All together, the three films are lined up to put a sizable exclamation point on what industry analysts are guaranteeing will be Hollywood's best year ever. Helped along by the explosive success of blockbusters Black Panther and Avengers: Infinity War, the year-end worldwide box office total will come very close to — or perhaps even reach — the unprecedented $12 billion dollar mark.

Directed by horror master James Wan (of the Saw and Conjuring series) from a script by David Leslie Johnson-McGoldrick (The Conjuring 2) and Will Beall (Gangster Squad), Aquaman stars Jason Momoa as Arthur Curry, a half-human, half-Atlantean warrior who must defend the surface world from an attack by his half-brother Orm (Patrick Wilson) while also fending off the villainous, vengeful Black Manta (Yahya Abdul-Mateen II). The cast also includes Amber Heard as fellow warrior and love interest Mera, Dolph Lundgren as her father Nereus (King of the Atlantean tribe known as the Xebel), Nicole Kidman as Arthur's mother Atlanna, and Willem Dafoe as his mentor Nuidis Vulko.

So far, the flick has earned mostly favorable reviews, with critics praising its insane production design, awesome action sequences, and fun-loving vibe anchored (ahem) by Momoa's buoyant (ahem) performance. Its eye-popping overseas run is looking like a mere warm-up act for what is certain to be a box office-busting stateside release, which of course means that Warner Brothers has already put a sequel into early development.

After the notoriously grim (and largely disappointing) spectacles that were Man of Steel and Batman V. Superman: Dawn of Justice, Aquaman appears to be at the forefront of a major course-correction for the DCEU, one which will see future offerings — such as next year's Shazam! and the currently-in-development Plastic Man — injecting a great deal more levity into the superpowered proceedings.
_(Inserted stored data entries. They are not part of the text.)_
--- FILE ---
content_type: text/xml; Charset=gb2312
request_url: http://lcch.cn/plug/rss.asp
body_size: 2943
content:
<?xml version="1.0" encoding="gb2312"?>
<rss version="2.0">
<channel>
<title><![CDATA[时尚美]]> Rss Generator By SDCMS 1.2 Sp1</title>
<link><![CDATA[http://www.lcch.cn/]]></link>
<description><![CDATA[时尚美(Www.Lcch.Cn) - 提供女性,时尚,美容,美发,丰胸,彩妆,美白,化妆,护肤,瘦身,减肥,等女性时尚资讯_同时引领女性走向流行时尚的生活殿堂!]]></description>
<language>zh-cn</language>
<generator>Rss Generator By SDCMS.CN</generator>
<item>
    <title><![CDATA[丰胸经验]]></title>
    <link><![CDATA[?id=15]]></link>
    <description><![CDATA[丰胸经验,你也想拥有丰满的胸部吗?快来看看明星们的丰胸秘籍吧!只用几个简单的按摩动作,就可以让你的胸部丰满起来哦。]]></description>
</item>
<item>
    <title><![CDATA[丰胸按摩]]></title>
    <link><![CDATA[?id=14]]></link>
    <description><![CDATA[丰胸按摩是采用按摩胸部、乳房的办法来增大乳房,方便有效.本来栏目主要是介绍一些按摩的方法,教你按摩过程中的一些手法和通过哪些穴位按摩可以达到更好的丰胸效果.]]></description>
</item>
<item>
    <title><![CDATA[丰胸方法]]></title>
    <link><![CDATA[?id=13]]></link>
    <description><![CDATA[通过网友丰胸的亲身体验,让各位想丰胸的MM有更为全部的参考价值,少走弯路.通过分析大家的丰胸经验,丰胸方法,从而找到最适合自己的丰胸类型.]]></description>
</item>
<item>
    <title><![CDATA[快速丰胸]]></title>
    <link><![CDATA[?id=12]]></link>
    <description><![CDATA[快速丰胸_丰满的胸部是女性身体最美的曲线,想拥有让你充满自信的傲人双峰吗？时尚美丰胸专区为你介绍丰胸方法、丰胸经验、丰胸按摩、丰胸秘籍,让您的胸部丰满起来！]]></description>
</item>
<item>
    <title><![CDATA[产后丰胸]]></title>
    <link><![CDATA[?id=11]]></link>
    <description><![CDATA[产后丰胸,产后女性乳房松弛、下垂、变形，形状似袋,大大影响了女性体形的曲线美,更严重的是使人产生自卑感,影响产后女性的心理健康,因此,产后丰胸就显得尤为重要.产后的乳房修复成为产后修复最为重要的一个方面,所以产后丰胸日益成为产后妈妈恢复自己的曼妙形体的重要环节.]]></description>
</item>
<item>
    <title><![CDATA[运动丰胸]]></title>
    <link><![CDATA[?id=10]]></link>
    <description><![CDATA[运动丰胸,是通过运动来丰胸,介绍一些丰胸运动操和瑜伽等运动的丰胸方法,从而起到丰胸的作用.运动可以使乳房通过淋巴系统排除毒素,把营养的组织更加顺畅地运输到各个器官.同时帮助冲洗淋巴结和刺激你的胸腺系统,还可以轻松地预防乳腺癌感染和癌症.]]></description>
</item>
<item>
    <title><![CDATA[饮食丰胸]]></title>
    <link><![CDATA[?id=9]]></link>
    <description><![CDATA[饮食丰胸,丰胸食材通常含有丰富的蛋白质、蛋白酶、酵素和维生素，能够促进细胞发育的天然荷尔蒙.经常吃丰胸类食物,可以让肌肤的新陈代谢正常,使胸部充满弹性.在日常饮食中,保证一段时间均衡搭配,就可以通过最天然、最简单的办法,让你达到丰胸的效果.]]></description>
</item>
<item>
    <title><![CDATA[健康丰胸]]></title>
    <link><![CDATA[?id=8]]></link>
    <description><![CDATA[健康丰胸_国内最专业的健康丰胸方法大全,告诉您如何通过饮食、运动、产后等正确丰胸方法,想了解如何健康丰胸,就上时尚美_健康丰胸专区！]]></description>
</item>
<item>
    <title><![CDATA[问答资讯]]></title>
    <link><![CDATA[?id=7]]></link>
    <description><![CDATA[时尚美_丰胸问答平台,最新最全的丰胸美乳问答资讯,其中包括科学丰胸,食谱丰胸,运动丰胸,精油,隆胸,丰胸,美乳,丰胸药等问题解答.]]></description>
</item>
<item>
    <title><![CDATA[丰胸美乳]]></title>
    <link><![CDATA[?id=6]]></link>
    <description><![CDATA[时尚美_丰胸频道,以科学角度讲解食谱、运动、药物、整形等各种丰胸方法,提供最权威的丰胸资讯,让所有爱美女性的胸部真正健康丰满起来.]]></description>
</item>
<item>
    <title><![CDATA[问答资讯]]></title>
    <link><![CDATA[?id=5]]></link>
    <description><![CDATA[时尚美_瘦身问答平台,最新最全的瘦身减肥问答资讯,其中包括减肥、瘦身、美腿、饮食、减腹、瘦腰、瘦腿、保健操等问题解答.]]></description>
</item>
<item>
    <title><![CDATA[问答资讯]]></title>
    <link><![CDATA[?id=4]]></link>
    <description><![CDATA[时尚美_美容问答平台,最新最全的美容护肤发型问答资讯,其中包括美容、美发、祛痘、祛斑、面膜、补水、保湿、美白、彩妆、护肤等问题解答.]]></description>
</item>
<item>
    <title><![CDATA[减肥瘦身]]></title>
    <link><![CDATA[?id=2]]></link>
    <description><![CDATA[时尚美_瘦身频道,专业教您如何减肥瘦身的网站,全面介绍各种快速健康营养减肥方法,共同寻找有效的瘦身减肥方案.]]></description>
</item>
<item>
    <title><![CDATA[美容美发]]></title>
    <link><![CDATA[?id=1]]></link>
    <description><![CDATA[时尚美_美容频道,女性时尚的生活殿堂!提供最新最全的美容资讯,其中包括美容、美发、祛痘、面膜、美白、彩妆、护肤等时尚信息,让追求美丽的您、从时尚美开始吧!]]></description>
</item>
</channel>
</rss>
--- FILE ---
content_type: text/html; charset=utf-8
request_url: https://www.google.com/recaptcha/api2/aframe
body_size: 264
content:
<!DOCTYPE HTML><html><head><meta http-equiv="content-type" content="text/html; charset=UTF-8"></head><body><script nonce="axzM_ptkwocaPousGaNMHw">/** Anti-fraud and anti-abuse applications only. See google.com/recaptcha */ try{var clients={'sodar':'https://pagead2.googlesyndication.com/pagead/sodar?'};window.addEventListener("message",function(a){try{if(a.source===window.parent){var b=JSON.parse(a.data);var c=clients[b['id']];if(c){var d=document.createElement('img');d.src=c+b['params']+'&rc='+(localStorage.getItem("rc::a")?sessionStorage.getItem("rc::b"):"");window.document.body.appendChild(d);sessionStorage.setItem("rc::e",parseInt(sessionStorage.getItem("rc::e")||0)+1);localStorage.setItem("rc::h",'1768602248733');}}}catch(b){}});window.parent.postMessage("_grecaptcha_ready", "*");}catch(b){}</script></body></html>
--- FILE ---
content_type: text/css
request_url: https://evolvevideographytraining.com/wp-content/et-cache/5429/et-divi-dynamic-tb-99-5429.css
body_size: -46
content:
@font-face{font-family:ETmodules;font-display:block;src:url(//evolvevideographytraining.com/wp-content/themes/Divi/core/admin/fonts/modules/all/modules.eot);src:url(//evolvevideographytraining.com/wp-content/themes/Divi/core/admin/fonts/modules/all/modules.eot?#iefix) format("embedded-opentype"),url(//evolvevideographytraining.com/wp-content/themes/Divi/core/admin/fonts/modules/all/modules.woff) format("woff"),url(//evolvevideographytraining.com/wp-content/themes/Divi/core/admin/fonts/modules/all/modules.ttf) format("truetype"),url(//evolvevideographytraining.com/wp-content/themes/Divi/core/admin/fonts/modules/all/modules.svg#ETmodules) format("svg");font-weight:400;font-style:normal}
It's even been suggested that, with films based around its marquee heroes (again, Wonder Woman notwithstanding) falling flat with audiences, Warner Brothers and DC have essentially stumbled onto the formula which built the Marvel Cinematic Universe into an unstoppable box office juggernaut. Marvel Studios was famously forced to launch its self-produced slate of films using what were then considered to be C-list characters, as the rights to their most popular properties were tied up with other studios. With Bats and Supes failing to propel the DCEU to similar levels of success (and the status of their respective actors, Ben Affleck and Henry Cavill, up in the air), perhaps it's time for DC's "C-listers" to take center stage; as long as talented filmmakers are allowed to imbue the material with their unique personal visions (per the Marvel formula), this could be a recipe for massive success, with Aquaman leading the way.